GIVEN TASK - Copy out the listing below word for word, from the first line to the last.

Records from a spatial question set -
◆ ◆ ◆

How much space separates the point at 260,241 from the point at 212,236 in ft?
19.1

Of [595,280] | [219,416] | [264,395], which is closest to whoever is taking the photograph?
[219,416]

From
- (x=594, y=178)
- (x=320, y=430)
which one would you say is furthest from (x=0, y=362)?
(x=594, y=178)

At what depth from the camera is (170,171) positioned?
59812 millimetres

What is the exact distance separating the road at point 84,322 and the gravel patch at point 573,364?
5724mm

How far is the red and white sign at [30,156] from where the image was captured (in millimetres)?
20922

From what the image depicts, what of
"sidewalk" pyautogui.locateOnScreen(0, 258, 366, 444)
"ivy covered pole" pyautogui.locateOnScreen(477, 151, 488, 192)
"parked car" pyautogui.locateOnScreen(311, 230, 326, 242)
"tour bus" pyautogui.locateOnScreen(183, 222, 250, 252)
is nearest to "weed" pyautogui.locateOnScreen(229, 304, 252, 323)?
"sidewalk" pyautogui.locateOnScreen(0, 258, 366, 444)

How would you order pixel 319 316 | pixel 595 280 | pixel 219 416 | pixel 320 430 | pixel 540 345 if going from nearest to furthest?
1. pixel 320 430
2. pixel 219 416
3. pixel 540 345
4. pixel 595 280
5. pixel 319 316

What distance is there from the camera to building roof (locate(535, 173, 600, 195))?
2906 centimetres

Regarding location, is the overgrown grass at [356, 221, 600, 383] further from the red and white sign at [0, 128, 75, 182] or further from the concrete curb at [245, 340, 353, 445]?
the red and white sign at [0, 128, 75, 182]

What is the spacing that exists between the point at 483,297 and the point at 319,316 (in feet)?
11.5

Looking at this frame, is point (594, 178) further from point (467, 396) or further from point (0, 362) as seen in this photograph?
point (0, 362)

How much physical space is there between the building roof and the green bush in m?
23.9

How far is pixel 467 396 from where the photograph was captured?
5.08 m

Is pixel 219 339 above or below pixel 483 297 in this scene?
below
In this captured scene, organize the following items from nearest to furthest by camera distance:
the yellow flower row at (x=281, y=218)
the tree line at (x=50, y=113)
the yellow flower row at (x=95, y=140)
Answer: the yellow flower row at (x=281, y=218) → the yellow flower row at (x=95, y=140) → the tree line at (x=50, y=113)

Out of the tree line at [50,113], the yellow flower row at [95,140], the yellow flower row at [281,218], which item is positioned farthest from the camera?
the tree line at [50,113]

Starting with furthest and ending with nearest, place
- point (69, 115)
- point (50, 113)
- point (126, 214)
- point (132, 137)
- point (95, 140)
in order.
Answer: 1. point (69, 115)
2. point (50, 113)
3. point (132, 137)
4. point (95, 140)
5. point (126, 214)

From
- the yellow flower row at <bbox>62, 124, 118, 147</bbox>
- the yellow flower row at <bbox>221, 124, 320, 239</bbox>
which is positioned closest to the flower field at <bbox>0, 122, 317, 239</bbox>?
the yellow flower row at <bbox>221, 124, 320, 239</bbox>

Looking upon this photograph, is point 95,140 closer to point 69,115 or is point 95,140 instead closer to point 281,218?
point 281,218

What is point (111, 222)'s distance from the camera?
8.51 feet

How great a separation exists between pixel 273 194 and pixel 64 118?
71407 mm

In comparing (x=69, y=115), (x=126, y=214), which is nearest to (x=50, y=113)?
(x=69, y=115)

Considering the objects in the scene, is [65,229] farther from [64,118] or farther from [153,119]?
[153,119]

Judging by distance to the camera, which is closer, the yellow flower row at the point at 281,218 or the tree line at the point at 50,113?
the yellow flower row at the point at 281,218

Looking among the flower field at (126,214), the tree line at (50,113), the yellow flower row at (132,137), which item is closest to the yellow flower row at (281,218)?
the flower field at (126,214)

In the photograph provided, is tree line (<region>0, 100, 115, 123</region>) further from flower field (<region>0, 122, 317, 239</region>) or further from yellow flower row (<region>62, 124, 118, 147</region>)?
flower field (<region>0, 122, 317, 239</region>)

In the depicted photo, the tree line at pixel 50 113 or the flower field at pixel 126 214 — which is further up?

◆ ◆ ◆

RESULT OF THE TASK -
How much space separates the point at 260,241 from the point at 212,236 in ft?
19.1

Of [595,280] | [219,416] | [264,395], which is closest to whoever is taking the photograph?
[219,416]

From
- (x=594, y=178)
- (x=320, y=430)
which one would you say is furthest from (x=0, y=362)?
(x=594, y=178)

At what depth from the camera is (170,171) positioned?
59812 millimetres

What is the exact distance separating the road at point 84,322 and the gravel patch at point 573,364?
5724mm

How far is the red and white sign at [30,156] from where the image was captured (in millimetres)?
20922

From what the image depicts, what of
"sidewalk" pyautogui.locateOnScreen(0, 258, 366, 444)
"ivy covered pole" pyautogui.locateOnScreen(477, 151, 488, 192)
"parked car" pyautogui.locateOnScreen(311, 230, 326, 242)
"tour bus" pyautogui.locateOnScreen(183, 222, 250, 252)
is nearest to "weed" pyautogui.locateOnScreen(229, 304, 252, 323)?
"sidewalk" pyautogui.locateOnScreen(0, 258, 366, 444)

How would you order pixel 319 316 | pixel 595 280 | pixel 219 416 | pixel 320 430 | pixel 540 345 if going from nearest to furthest?
1. pixel 320 430
2. pixel 219 416
3. pixel 540 345
4. pixel 595 280
5. pixel 319 316

What distance is there from the camera to building roof (locate(535, 173, 600, 195))?
2906 centimetres

Regarding location, is the overgrown grass at [356, 221, 600, 383] further from the red and white sign at [0, 128, 75, 182] or further from the concrete curb at [245, 340, 353, 445]?
the red and white sign at [0, 128, 75, 182]

What is the spacing that exists between the point at 483,297 and the point at 319,316 (in feet)?
11.5

Looking at this frame, is point (594, 178) further from point (467, 396) or further from point (0, 362) as seen in this photograph?
point (0, 362)

How much physical space is there between the building roof and the green bush in m?
23.9

How far is pixel 467 396 from where the photograph was captured?
5.08 m

Is pixel 219 339 above or below pixel 483 297 in this scene?
below
In this captured scene, organize the following items from nearest to furthest by camera distance:
the yellow flower row at (x=281, y=218)
the tree line at (x=50, y=113)
the yellow flower row at (x=95, y=140)
Answer: the yellow flower row at (x=281, y=218) → the yellow flower row at (x=95, y=140) → the tree line at (x=50, y=113)

Out of the tree line at [50,113], the yellow flower row at [95,140], the yellow flower row at [281,218], which item is positioned farthest from the camera?
the tree line at [50,113]

Starting with furthest and ending with nearest, place
- point (69, 115)
- point (50, 113)
- point (126, 214)
- point (132, 137)
- point (95, 140)
in order.
Answer: 1. point (69, 115)
2. point (50, 113)
3. point (132, 137)
4. point (95, 140)
5. point (126, 214)

From
- the yellow flower row at <bbox>62, 124, 118, 147</bbox>
- the yellow flower row at <bbox>221, 124, 320, 239</bbox>
which is positioned closest to the flower field at <bbox>0, 122, 317, 239</bbox>?
the yellow flower row at <bbox>221, 124, 320, 239</bbox>

Looking upon this photograph, is point 95,140 closer to point 69,115 or is point 95,140 instead closer to point 281,218?
point 281,218

What is point (111, 222)'s distance from the camera?
8.51 feet

How great a separation exists between pixel 273 194 and pixel 64 118?
71407 mm

In comparing (x=69, y=115), (x=126, y=214), which is nearest to (x=50, y=113)?
(x=69, y=115)

Considering the objects in the scene, is [65,229] farther from [64,118] or farther from [153,119]?
[153,119]

Judging by distance to the camera, which is closer, the yellow flower row at the point at 281,218 or the tree line at the point at 50,113?
the yellow flower row at the point at 281,218

Looking among the flower field at (126,214), the tree line at (50,113), the yellow flower row at (132,137), which item is closest to the yellow flower row at (281,218)?
the flower field at (126,214)

In the photograph provided, is tree line (<region>0, 100, 115, 123</region>) further from flower field (<region>0, 122, 317, 239</region>) or further from yellow flower row (<region>62, 124, 118, 147</region>)?
flower field (<region>0, 122, 317, 239</region>)

In the depicted photo, the tree line at pixel 50 113 or the flower field at pixel 126 214 — which is further up?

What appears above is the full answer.